The point here being is that when we sign-off at top-level it is not unusual
for a large number of designs to be incorporated. Each of which should be
checked while it is frozen for external delivery. Such a tool can rigorously
generate all outputs systematically while also performing a series of sanity
checks to grantee design quality.
## Verification Plan
Planning analogue verification in a structured manner is challenging primarily
because one must often carefully consider what is important when simulating a
design. It is very easy to exhaustively simulate without actually gaining
confidence in the design.
Typically one would setup a test bench that checks for both specific
performance metrics such as phase-margin in a amplifier and generic performance
metric such as off-state leakage. Here is it good practice to have a base-line
of checks reflecting best-practices. A few examples of design-agnostic checks:
- Supply sensitivity
- Bias sensitivity
- Nominal current
- Leakage current
- Peak-to-Peak current
- Off-state / grounded controls
- Assertions for illegal states
- Distortion / Linearity
- Calibration/Configuration edge cases
- Debug coverage
- Output/Input impedance
It is important to keep in mind that these metrics are a baseline for evaluating
performance at a distance. One can obviously run a simulation an study the
transient waveform in detail but it is usually not feasible to do this over 500+
simulation points. This is why it is important to derive metrics for performance
that accurately reflect underlying characteristics with one or several numbers
that can be judged over corners and montecarlo.

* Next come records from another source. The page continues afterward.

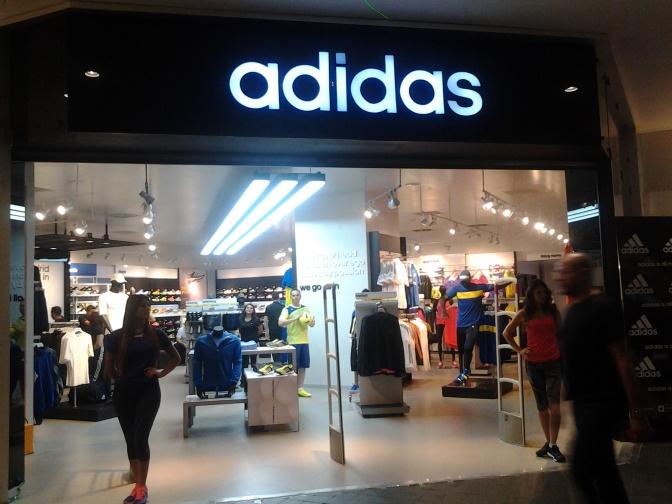 Adidas inaugura su sucursal más grande en El Salvador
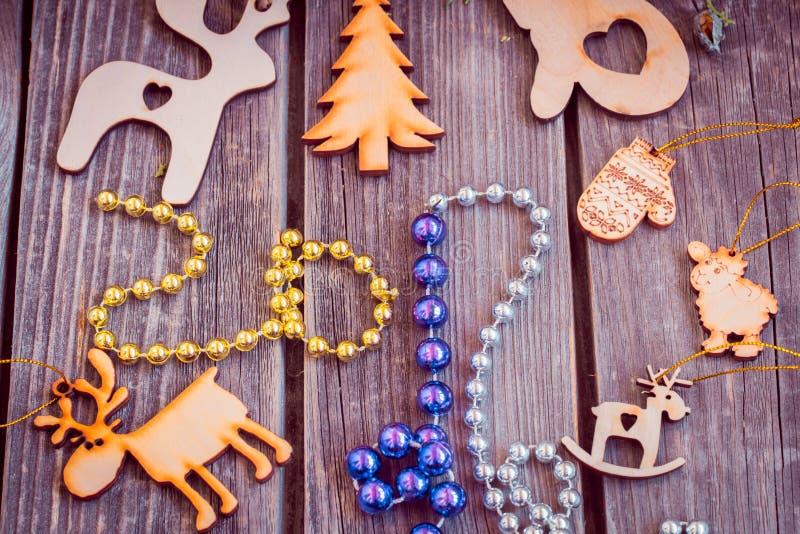 新年2017年,在背景的木玩具 免版税库存照片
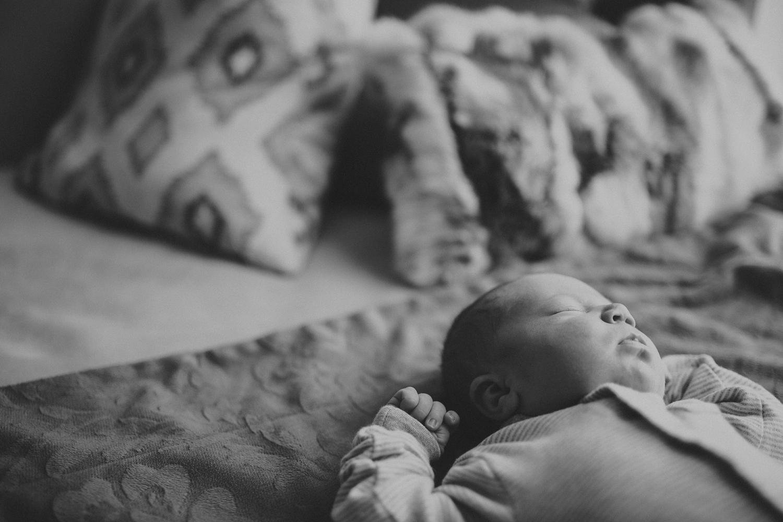 Corbin_Newborn-013.jpg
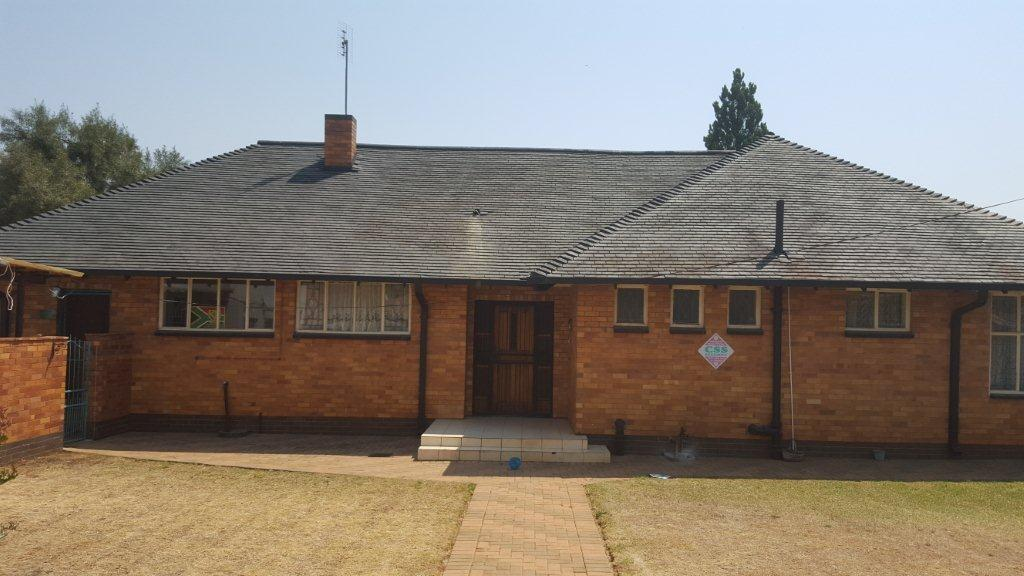 3 BEDROOM HOUSE IN STILFONTEIN MASTERS REF: T21295/14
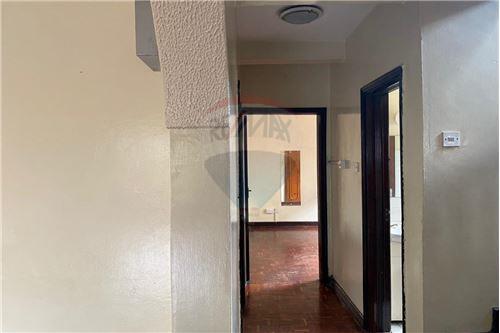Townhouse - For Sale - Lavington - Hallway - 106003024-1898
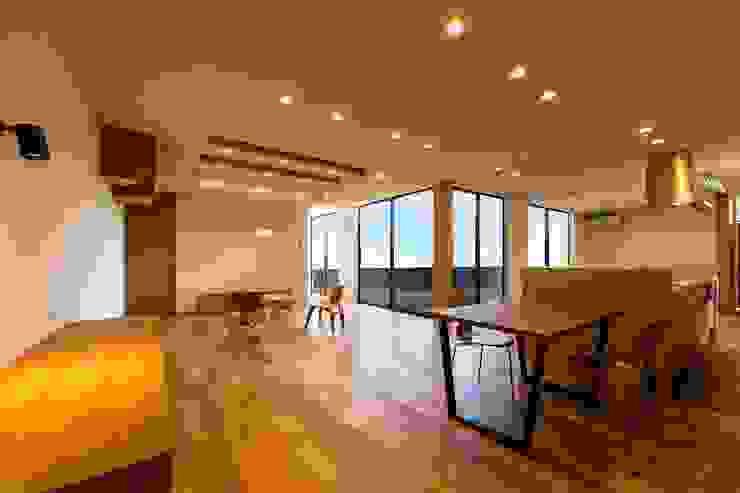 STaD(株式会社鈴木貴博建築設計事務所) Eclectic style dining room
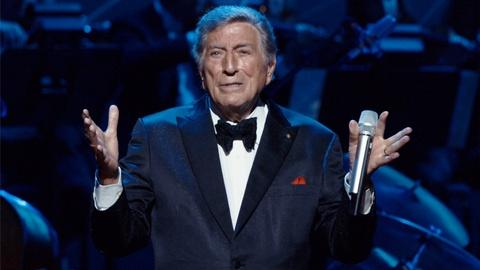 """Tony Bennett Sings """"How Do You Keep the Music Playing?"""""""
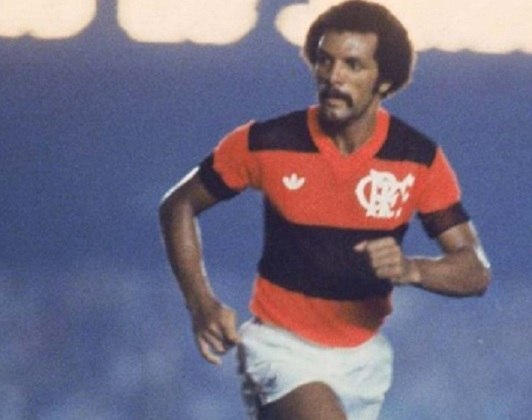 Um dos maiores jogadores da história do Flamengo, o lateral-esquerdo Júnior nasceu em João Pessoa, na Paraíba, e faz parte do time ideal do clube para milhões de torcedores rubro-negros.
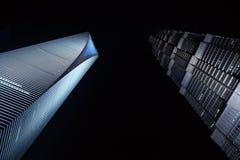 Costruzione - grattacieli moderni alla notte Immagine Stock Libera da Diritti
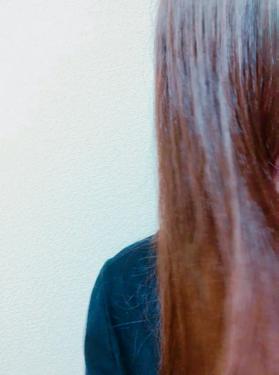 【動画付きクチコミ】twitterで見て気になってたこれ試してみました!▼ellipsヘアトリートメントイエローサラサラ輝く髪へわたしはドンキで買ったので200円くらいだったのですがこれ100均でも買えるんですね!3枚目の動画見てもらえば一目瞭然なのです...
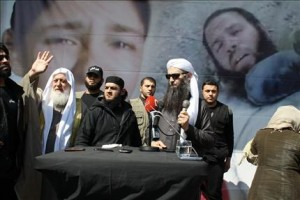 Lo shaykh Ahmad al Asir (dx) e lo shaykh Dayy al Islam Shahhal (sx) a Wadi Khaled il 1 aprile 2012 (foto Safir)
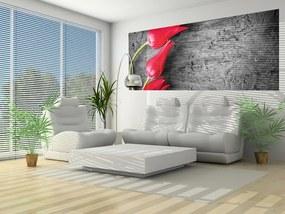 Fototapeta panoramatická vliesová Three red tulips on grey tree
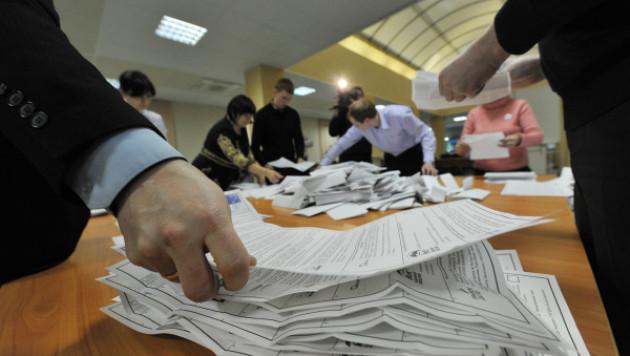 МВД и СК отчитались Медведеву о нарушениях на выборах в Госдуму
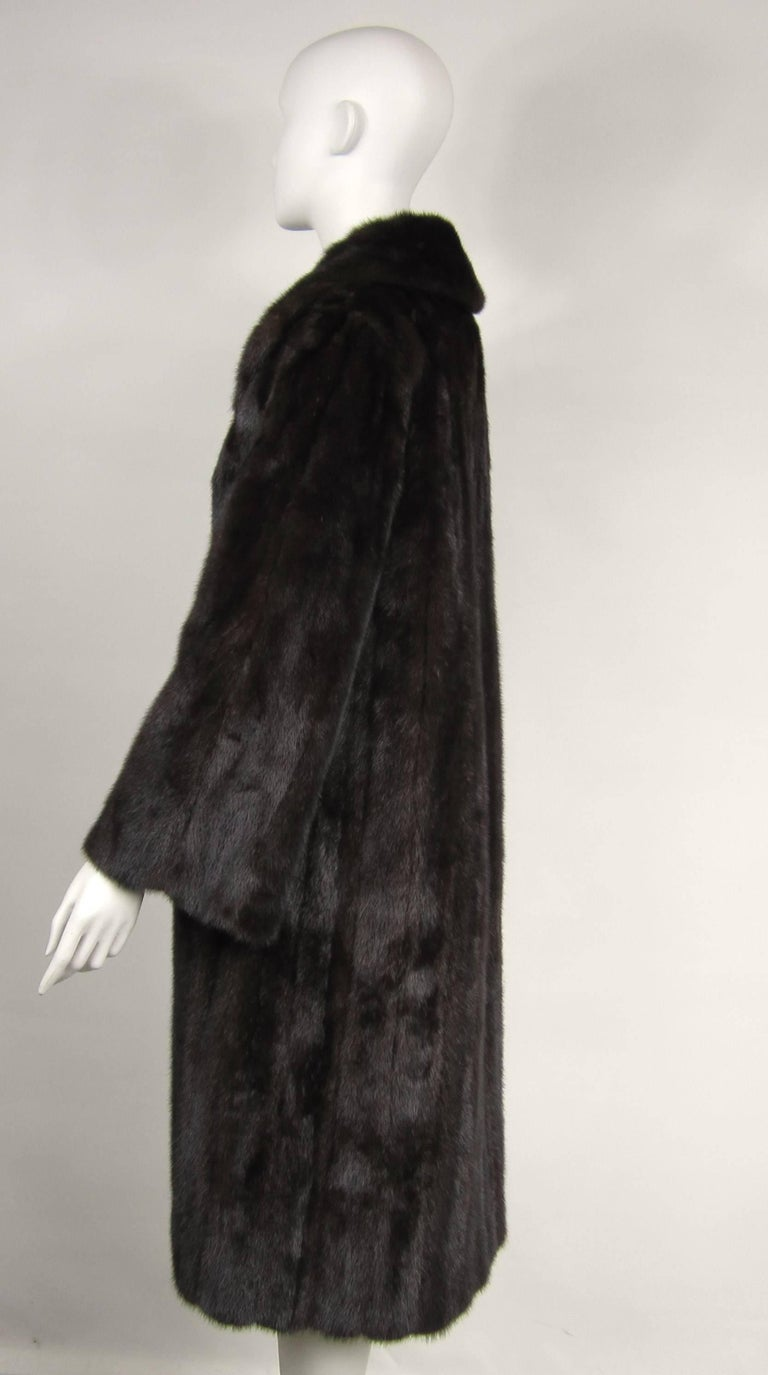 Dark Ranch Mink Coat Medium Stunning Classic Timeless  In Good Condition For Sale In Wallkill, NY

Now as example a typical verification plan is presented that varies
process parameters in order to expose variations and weakness in the design
such that we have a good expectation of what post-silicon performance
characteristics will look like. This plan is divided into three steps with
increasing simulation effort.
``` markdown
This is a baseline where the designer must recognize the best way to stress
aspects of the design and adjust the plan accordingly.
```
### Simulation Corners
Generally there are three aspect to simulation corner definition:
Front-End-Of-Line (FEOL), Back-End-Of-Line (BEOL), Voltage+Temperature. These
parameters are very closely tied to the process and qualification standard the
circuit aims to achieve. Naturally the more demanding our qualification the harder
it is to guarantee performance over coreners. For example we can target a
temperature range of 0° 70°, -40° 85°, -40° 125° depending if we consider
consumer, industrial, or grade-1 automotive qualification in the JEDEC standard.
We distinguish between FEOL and BEOL because these are two different sets of
process parameters that are affected during fabrication that do not correlate
with one another. FEOL generally relates to device characteristics such as
threshold voltage, off-leakage, transconductance, and current drive while BEOL
relates to interconnect and Metal-Oxide-Metal passives such as capacitors and
inductors. A process will specify bias for FEOL and BEOL while the designer
will specify a bias for temperature and voltage. Together a collection of
parameter biases are grouped as corners and used to simulate circuits under
various post-silicon conditions.
FEOL corners will come in a variety of flavors for different purposes and
should be studied carefully. Analog circuits are generally not that interested
in worst-case leakage corners but a worst-case noise corner maybe available.
Analogue is generally interested in FF and SS extremities, sometimes called
total corners not to be confused with the global corners FFG and SSG, to if
trim ranges and bias ranges are sufficient to meet performance requirements.
Separately we should study BEOL corners. This is usually somewhat easier as the
extremities simply best and worst case capacitance as CWORST/CBEST or best and
worst interconnect time-constants as RCBEST/RCWORST. The designer should know
which set of extremes is worst. Typically low frequency analogue will suffer
most from CWORST/CBEST variation. High freuquency analogue and custom digital
may opt to use the RCWORST/RCBEST corners.
Verification can be planned and separated into three levels of confidence,
each with increasing simulation time. It is always advised to select corners
to find the best and worst case process conditions for our circuit.
### Level 1: Corner Simulations
Level 1 focuses on total corner simulation without montecarlo. The purpose here
is to demonstrate a brief overview of passing performance with DFM checks such
as EMIR and Aging. There maybe some back-and-forth with the layout and design
at this point as verification results are checked.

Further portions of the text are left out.